Freezer prep.

ONE POT STEW

  • 1lb ground sausage (can substitute for other meat of choice)

  • 2 golden potatoes, chopped

  • 1 purple or regular sweet potato, chopped

  • 3-4 cups beef bone broth

  • 1 head of broccoli, diced

  • 2 sticks of celery, chopped

  • 1 cup mushrooms, diced

  • 1/2 a medium onion, minced

  • 2 medium carrots, diced

  • 4 cups fresh or canned diced tomatoes

  • 2-3 tbsp organic tomato paste

  • about 1 to 2 tsp each of dried oregano, chili powder, cumin, garlic powder, salt, and black pepper

  • optional toppings: sauerkraut, avocado, pumpkin seeds, cheese, cilantro

    DIRECTIONS:

    In a large pot on medium heat, sauté onions, mushrooms, and carrots for 5 to 7 minutes. Add in your sausage and sauté until fully cooked. Add in potatoes, remaining veggies, and spices. Saute for another 2 to 3 minutes. Add in your broth, tomatoes, and tomato paste. Stir until well combined and bring to a medium boil. Turn heat to medium-low and simmer for around 30 minutes or until the veggies are thoroughly cooked.

breakfast burritos

  • 10 large eggs, beaten

  • 8 slices turkey bacon

  • ½ onion, chopped

  • ½ bell pepper, chopped

  • 1 cup cheddar or pepper jack cheese

  • 6 to 8 tortillas (recommended brand: Siete Foods)

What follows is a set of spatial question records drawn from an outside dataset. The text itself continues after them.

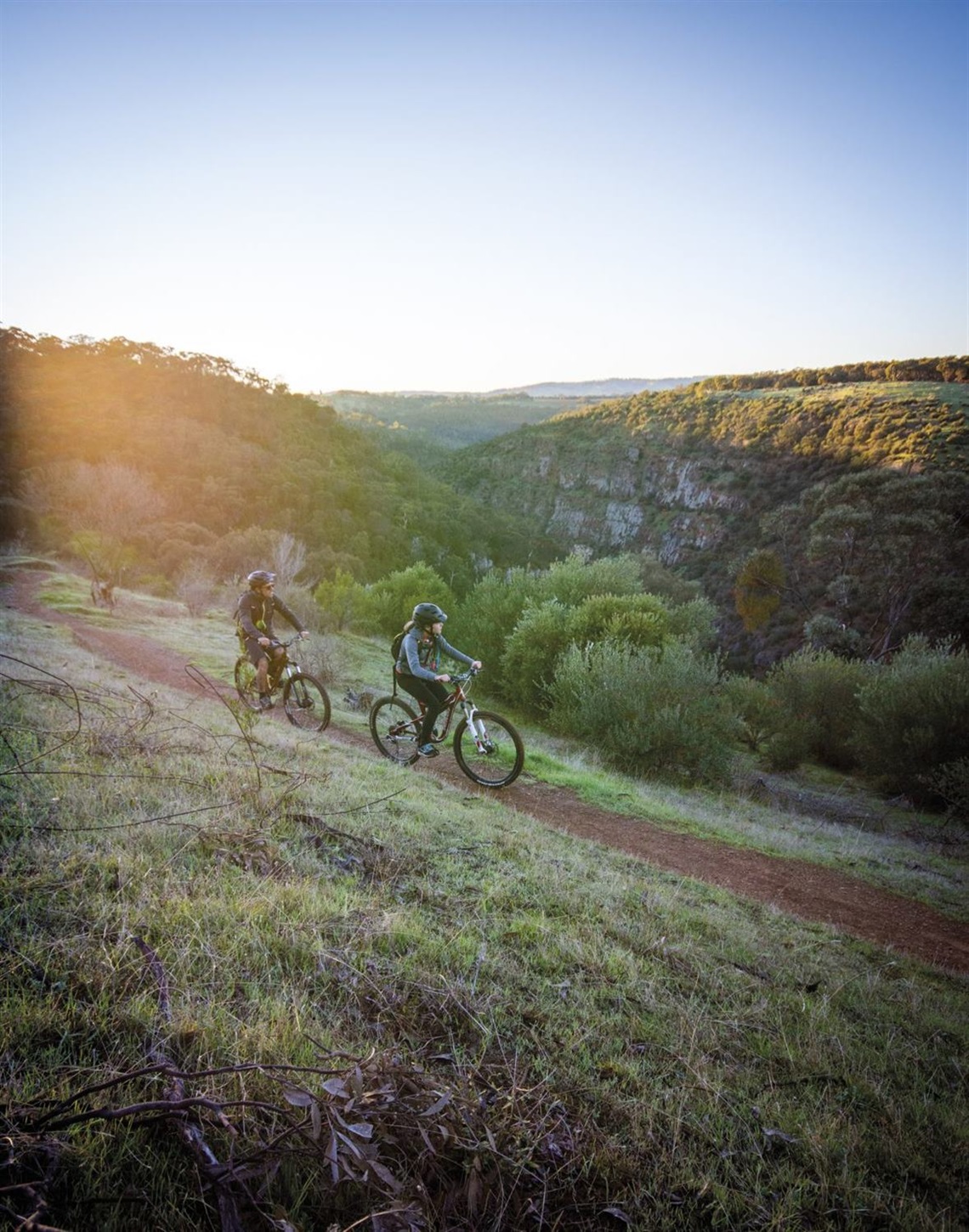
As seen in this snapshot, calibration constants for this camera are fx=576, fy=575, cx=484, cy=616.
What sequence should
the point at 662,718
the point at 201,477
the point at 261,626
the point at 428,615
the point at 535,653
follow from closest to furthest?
the point at 428,615 < the point at 261,626 < the point at 662,718 < the point at 535,653 < the point at 201,477

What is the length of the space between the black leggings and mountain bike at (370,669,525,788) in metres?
0.11

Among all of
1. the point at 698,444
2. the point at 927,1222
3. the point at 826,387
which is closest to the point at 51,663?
the point at 927,1222

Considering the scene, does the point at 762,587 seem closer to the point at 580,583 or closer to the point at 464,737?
the point at 580,583

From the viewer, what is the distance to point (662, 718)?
12094mm

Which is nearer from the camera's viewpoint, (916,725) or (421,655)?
(421,655)

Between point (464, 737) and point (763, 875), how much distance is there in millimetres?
3991

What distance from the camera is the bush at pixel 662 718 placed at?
12.2 meters

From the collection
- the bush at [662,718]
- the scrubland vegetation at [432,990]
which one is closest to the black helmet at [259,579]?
the scrubland vegetation at [432,990]

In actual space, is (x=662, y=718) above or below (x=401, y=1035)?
below

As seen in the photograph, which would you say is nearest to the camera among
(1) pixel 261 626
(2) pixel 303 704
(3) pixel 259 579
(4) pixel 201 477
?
(3) pixel 259 579

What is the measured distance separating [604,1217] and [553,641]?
16460mm

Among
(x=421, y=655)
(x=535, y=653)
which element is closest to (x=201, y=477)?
(x=535, y=653)

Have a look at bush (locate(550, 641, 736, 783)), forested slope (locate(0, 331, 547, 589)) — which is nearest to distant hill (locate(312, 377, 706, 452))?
forested slope (locate(0, 331, 547, 589))

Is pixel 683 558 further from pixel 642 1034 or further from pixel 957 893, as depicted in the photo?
pixel 642 1034
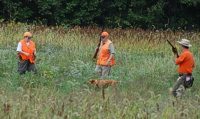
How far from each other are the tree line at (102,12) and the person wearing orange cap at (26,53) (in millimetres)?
16678

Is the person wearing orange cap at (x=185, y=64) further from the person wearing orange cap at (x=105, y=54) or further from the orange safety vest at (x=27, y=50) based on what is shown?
→ the orange safety vest at (x=27, y=50)

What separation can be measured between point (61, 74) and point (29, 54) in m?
1.53

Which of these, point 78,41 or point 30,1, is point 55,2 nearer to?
point 30,1

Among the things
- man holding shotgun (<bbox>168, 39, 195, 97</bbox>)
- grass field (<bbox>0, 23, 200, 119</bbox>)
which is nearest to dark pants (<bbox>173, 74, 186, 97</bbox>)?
man holding shotgun (<bbox>168, 39, 195, 97</bbox>)

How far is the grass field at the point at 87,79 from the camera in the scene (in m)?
7.79

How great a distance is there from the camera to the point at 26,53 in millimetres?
→ 13734

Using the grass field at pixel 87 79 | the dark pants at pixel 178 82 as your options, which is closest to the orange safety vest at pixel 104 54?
the grass field at pixel 87 79

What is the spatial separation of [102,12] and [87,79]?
65.2 feet

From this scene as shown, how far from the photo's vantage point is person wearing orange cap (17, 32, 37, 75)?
1373 centimetres

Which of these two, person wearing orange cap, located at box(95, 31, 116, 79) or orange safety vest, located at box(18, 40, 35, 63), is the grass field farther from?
orange safety vest, located at box(18, 40, 35, 63)

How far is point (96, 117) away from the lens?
295 inches

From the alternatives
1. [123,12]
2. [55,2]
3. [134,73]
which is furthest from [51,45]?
[123,12]

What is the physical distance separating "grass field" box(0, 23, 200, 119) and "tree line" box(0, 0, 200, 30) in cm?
813

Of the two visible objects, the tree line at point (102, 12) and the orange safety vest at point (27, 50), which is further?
the tree line at point (102, 12)
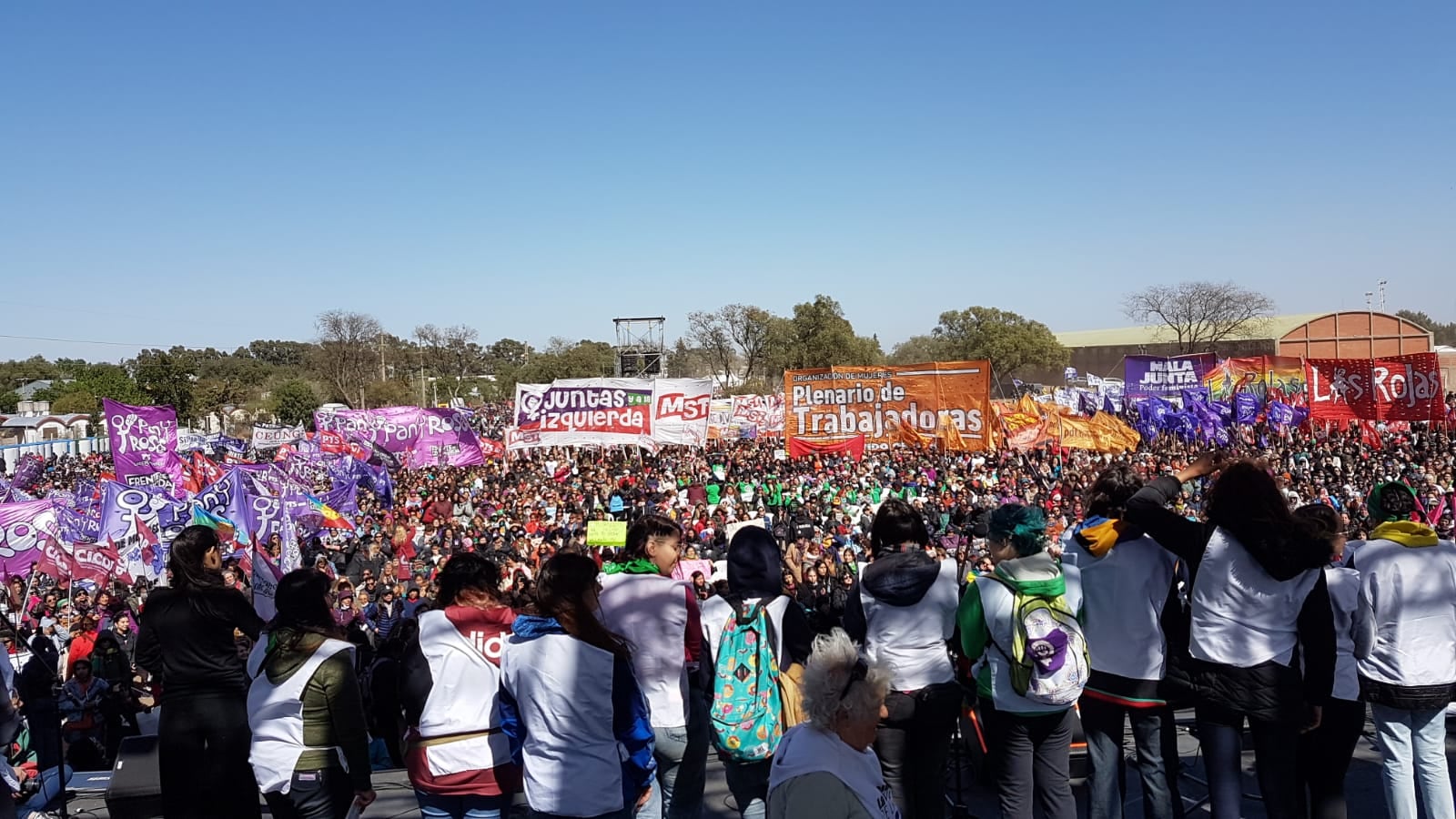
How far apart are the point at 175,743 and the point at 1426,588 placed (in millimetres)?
4205

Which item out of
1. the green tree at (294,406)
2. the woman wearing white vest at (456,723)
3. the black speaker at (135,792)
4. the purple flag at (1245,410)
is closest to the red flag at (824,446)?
the black speaker at (135,792)

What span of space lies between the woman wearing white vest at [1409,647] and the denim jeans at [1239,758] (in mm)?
477

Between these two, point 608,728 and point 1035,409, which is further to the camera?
point 1035,409

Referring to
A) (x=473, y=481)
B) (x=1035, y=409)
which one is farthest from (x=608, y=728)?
(x=473, y=481)

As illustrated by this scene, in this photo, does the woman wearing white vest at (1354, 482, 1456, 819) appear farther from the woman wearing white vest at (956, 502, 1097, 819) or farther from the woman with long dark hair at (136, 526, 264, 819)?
the woman with long dark hair at (136, 526, 264, 819)

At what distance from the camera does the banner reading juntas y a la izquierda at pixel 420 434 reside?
23047 mm

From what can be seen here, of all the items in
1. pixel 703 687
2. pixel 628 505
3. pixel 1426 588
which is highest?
pixel 1426 588

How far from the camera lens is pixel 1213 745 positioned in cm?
304

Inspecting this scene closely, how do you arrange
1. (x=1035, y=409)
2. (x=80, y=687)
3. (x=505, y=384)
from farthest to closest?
(x=505, y=384)
(x=1035, y=409)
(x=80, y=687)

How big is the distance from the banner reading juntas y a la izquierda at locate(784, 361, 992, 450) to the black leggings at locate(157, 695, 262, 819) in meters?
10.3

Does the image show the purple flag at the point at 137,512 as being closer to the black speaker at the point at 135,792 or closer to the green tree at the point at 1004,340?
the black speaker at the point at 135,792

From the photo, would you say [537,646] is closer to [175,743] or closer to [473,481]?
[175,743]

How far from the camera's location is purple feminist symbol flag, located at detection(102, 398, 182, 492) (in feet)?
60.2

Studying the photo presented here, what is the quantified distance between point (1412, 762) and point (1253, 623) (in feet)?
3.22
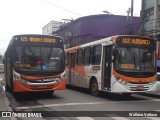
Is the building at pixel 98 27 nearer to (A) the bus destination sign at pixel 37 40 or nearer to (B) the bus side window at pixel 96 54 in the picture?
(B) the bus side window at pixel 96 54

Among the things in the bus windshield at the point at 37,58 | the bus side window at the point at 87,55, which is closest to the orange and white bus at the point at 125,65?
the bus side window at the point at 87,55

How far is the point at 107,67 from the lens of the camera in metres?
16.3

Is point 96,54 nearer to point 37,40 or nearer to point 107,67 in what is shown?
point 107,67

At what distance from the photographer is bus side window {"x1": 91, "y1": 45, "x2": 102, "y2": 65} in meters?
17.3

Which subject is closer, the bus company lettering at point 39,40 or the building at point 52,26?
the bus company lettering at point 39,40

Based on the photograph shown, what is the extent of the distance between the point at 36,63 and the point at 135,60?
4.47m

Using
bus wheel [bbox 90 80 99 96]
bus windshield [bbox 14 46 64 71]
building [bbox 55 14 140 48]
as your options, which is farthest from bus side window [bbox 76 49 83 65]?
building [bbox 55 14 140 48]

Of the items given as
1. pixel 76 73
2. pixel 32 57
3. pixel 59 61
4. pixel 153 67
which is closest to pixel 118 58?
pixel 153 67

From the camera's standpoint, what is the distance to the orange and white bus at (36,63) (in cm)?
1566

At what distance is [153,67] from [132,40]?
5.19 ft

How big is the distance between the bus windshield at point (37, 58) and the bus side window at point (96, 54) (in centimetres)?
188

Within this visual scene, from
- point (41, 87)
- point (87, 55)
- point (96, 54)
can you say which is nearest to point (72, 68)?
point (87, 55)

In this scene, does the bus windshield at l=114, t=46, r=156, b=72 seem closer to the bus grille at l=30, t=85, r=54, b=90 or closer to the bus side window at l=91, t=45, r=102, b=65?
the bus side window at l=91, t=45, r=102, b=65

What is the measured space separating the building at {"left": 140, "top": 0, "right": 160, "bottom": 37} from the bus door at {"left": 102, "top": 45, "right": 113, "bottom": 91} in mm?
15513
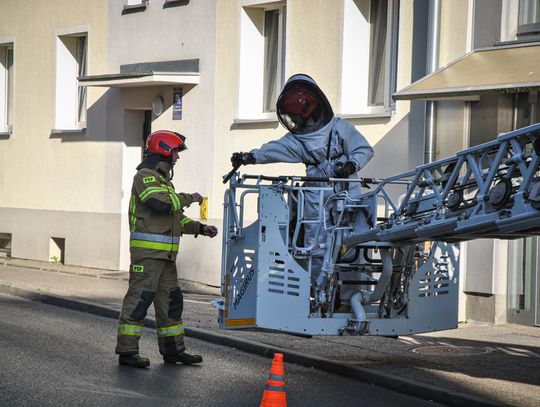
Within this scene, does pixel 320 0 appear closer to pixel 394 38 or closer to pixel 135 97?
pixel 394 38

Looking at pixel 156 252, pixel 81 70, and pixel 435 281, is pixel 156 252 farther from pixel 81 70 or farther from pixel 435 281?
pixel 81 70

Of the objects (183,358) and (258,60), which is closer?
(183,358)

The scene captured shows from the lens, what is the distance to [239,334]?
1280 cm

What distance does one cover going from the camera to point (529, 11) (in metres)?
14.1

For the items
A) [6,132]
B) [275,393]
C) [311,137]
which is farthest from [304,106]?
[6,132]

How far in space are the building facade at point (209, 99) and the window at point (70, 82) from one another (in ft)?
0.09

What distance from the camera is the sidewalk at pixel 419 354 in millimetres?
9578

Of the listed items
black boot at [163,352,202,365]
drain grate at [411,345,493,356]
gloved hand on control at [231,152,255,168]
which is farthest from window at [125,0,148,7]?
black boot at [163,352,202,365]

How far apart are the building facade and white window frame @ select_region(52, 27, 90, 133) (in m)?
0.03

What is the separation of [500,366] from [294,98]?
10.1 feet

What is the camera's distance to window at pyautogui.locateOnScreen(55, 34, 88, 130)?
23.0 meters

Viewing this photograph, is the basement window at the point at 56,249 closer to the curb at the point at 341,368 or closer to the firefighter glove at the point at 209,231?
the curb at the point at 341,368

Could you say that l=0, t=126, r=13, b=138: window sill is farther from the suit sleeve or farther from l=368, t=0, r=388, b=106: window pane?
the suit sleeve

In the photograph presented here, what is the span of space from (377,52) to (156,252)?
7.11m
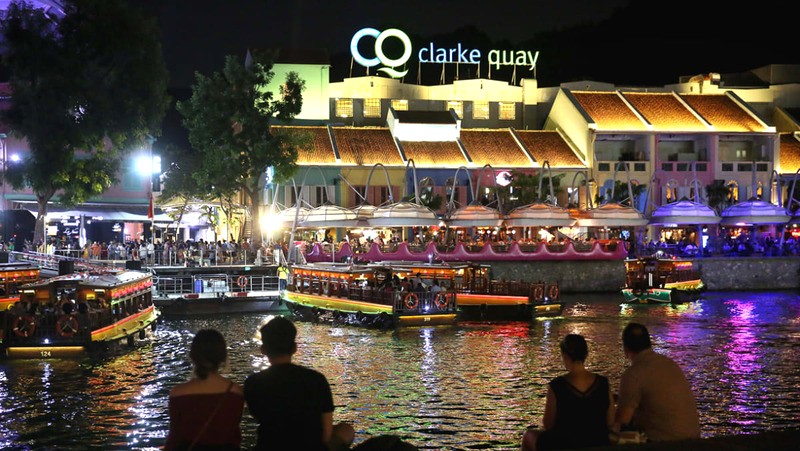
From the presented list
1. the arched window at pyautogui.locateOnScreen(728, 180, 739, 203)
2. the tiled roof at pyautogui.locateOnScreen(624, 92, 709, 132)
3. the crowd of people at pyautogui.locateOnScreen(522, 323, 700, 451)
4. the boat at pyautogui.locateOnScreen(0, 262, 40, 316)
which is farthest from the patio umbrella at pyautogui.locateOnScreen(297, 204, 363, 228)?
the crowd of people at pyautogui.locateOnScreen(522, 323, 700, 451)

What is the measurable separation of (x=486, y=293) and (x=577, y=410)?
29069mm

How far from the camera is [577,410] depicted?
8195 mm

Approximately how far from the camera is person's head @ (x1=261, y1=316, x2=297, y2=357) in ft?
22.9

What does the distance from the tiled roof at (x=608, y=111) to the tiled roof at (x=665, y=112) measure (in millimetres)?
849

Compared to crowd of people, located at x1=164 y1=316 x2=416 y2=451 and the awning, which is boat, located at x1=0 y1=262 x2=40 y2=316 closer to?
the awning

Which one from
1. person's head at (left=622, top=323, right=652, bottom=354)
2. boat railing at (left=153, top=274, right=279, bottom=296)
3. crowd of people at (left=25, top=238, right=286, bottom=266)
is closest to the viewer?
person's head at (left=622, top=323, right=652, bottom=354)

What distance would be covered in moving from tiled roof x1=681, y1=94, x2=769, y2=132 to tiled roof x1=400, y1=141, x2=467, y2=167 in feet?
54.7

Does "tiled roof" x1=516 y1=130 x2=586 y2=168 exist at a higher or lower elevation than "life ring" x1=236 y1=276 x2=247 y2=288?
higher

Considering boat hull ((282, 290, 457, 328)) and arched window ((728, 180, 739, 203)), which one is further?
arched window ((728, 180, 739, 203))

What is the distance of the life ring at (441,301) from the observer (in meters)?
33.8

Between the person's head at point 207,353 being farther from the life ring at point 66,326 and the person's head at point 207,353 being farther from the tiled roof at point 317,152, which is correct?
the tiled roof at point 317,152

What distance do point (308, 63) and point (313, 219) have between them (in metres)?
16.2

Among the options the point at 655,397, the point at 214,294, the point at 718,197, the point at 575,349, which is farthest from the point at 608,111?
the point at 575,349

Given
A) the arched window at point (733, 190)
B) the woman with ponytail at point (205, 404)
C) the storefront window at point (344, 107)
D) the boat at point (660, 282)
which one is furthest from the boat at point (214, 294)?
the arched window at point (733, 190)
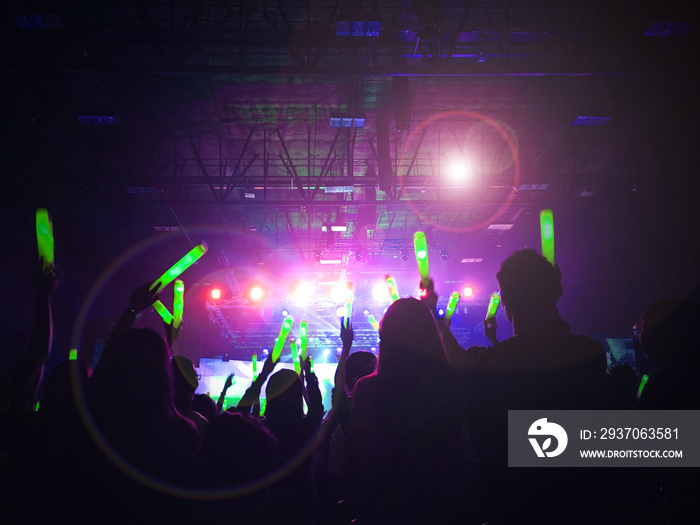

  • Salt and pepper to taste

  • Suggested add-ins when serving: avocado, salsa, sour cream

    DIRECTIONS:

    Heat a pan over medium heat and cook turkey bacon. Once cooked, remove from heat and chop. Add in your chopped veggies to the pan and saute for around 10 minutes or until fully cooked through. Once cooked, add in beaten eggs and salt/pepper.

    Once all ingredients are done cooking, lay out your tortillas and add around 1 TBSP cheese to each tortilla, followed by turkey bacon, and egg mixture. Fold tortillas and wrap with tin foil tightly. Place wraps in a freezer friendly Ziplock bag and store until ready to eat.

STUFFED PEPPER CASSEROLE

  • 2 TBSP olive oil

  • 1lb ground beef

  • 1 large red onion, thinly sliced

  • 3 medium bell peppers, thinly sliced

  • 6 cloves garlic, diced

  • 2 tsp smoked paprika

  • 2 tsp dried oregano

  • 1 tsp salt and pepper

  • 2 TBSP tomato paste

  • 1 can diced tomatoes, drained

  • 1 (8.8-ounce) package cooked brown rice

  • ½ cup unsalted beef broth

  • 1 cup shredded cheese

    DIRECTIONS:

    Pre-heat oven to 400 degrees.

    Heat a skillet over medium heat with oil and add in ground beef. Sauté until cooked thoroughly. Add in bell pepper, onion, and spices and cook until the veggies are softened, around 8 to 10 minutes.

    Add in tomato paste, cook for around 1 to 2 minutes. Then remove from the heat and stir in tomatoes, rice, and broth.

    Transfer mixture to a baking pan and bake for around 20 minutes. Add shredded cheese on top and bake until the cheese is melty.